Das Wichtigste in Kürze

  • Die Show «Happy Day» überrascht Luca mit einem Wandbild seines verstorbenen Hundes.
  • Zuschauende haben Mühe damit, dass zu sehen war, wie der Bub in Tränen ausbrach.
  • Ein Kinderpsychologe plädiert für Vorsicht und Zurückhaltung bei Shows mit Kindern.

Tränen fliessen in der Show «Happy Day» von SRF regelmässig. Meist sind es Freudentränen von Gästen, die eine schöne Überraschung bekommen haben. Besonders viele Tränen sind in der neusten Ausgabe der emotionalen Samstagabendkiste bei Luca geflossen.

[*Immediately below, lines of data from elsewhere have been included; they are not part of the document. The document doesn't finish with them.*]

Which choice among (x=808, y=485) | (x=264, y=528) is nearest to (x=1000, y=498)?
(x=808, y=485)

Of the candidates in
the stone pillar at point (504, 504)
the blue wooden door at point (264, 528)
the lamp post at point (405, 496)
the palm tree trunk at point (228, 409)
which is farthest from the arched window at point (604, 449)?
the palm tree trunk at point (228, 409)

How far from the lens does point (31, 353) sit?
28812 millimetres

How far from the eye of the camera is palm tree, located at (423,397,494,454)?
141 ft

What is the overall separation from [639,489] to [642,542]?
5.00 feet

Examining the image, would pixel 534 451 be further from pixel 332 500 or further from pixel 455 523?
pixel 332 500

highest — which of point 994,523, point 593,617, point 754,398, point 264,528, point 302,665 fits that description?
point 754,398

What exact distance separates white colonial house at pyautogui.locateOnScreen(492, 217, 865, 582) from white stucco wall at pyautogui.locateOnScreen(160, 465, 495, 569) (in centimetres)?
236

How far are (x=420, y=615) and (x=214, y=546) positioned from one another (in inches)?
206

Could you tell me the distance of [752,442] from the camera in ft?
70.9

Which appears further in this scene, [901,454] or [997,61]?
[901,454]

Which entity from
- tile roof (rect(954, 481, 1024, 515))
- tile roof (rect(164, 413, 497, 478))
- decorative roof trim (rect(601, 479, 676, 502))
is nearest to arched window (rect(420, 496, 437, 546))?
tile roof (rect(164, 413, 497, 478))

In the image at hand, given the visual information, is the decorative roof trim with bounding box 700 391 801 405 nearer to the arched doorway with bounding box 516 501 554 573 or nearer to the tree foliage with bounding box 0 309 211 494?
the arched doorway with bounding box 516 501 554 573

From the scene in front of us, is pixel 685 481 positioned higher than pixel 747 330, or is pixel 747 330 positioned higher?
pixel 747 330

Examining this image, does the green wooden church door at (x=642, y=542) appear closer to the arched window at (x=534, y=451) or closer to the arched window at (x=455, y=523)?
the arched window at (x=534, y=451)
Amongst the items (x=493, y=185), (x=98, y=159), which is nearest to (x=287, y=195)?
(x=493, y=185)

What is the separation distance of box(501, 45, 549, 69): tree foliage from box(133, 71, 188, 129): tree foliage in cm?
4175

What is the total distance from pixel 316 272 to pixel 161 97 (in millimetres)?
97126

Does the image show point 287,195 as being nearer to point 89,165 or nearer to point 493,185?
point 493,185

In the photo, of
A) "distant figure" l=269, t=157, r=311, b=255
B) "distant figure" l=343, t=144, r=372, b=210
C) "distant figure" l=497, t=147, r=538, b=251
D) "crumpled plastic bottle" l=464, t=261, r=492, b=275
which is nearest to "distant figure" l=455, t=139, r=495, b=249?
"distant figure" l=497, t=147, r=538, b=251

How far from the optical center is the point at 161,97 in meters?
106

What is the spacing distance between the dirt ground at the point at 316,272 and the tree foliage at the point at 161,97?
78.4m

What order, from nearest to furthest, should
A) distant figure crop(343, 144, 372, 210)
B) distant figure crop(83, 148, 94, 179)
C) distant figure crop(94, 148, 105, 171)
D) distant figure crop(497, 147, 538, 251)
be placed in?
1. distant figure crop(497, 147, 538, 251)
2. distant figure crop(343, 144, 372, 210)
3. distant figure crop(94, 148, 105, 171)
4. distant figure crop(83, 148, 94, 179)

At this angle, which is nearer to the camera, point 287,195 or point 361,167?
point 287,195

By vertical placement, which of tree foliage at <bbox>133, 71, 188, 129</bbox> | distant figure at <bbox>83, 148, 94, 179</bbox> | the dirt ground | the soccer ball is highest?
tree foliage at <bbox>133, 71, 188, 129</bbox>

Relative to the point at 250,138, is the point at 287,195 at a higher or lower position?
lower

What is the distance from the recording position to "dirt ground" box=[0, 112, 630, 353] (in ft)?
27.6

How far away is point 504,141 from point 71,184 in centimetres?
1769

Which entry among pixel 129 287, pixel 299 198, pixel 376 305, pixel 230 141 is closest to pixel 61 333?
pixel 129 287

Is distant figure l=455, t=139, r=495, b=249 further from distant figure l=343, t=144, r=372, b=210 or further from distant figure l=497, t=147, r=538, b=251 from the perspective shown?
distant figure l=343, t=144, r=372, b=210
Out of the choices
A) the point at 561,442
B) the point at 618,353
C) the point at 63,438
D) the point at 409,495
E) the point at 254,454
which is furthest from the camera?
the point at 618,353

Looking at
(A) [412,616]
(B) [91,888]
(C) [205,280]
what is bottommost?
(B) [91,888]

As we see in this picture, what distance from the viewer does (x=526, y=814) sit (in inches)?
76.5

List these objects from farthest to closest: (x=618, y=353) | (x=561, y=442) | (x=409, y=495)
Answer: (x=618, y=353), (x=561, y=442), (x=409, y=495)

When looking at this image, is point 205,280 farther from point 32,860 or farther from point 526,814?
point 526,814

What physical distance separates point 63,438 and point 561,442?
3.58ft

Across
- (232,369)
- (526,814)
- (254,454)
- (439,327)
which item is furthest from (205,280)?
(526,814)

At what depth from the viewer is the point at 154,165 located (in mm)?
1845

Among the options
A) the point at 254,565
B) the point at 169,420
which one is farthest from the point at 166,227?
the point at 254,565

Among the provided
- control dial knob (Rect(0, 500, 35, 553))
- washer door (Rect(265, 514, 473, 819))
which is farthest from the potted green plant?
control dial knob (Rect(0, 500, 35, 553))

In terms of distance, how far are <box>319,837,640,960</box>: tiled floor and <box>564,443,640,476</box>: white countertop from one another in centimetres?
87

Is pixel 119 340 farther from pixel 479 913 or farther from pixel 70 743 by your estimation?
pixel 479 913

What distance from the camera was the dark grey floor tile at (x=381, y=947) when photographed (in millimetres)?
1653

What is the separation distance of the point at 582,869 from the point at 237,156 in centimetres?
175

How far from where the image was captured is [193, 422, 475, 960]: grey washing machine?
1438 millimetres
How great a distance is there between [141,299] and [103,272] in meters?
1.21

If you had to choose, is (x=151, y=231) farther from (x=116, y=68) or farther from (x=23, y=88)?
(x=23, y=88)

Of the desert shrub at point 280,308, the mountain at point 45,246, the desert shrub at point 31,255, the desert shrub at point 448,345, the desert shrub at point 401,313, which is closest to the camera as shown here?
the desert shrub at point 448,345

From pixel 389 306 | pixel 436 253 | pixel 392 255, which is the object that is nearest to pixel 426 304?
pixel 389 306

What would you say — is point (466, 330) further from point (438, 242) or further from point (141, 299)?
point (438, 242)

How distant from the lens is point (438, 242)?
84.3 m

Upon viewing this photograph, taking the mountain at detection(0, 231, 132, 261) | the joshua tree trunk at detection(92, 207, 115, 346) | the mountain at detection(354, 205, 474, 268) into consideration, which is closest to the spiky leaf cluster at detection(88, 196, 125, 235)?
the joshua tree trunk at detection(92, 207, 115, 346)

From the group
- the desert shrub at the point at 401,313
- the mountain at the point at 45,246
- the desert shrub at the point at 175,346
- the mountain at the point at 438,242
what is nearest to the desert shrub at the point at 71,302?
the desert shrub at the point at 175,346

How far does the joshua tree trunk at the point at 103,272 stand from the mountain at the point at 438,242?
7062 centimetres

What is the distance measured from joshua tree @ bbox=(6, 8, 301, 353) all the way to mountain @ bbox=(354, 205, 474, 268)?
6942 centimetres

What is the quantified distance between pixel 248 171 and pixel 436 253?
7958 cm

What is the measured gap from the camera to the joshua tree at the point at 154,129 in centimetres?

Sehr hängt der Zwölfjährige aus Etzelkofen BE an der verstorbenen Schäferhündin Cruz. Mit dem Hund seiner Grossmutter ist er aufgewachsen – bis Cruz mit zwölf Jahren an einem Schlaganfall starb.

Sie hätten den Hund rasch einschläfern müssen, sagt Lucas Grossmutter Erika Howald in der Sendung.

«Nachher hat ihn der Schlag getroffen», sagt sie über ihren Enkel Luca. Es sei unglaublich gewesen. «Er nahm das Halsband mit nach Hause. Man sollte es nicht waschen, damit es nach Cruz riecht.»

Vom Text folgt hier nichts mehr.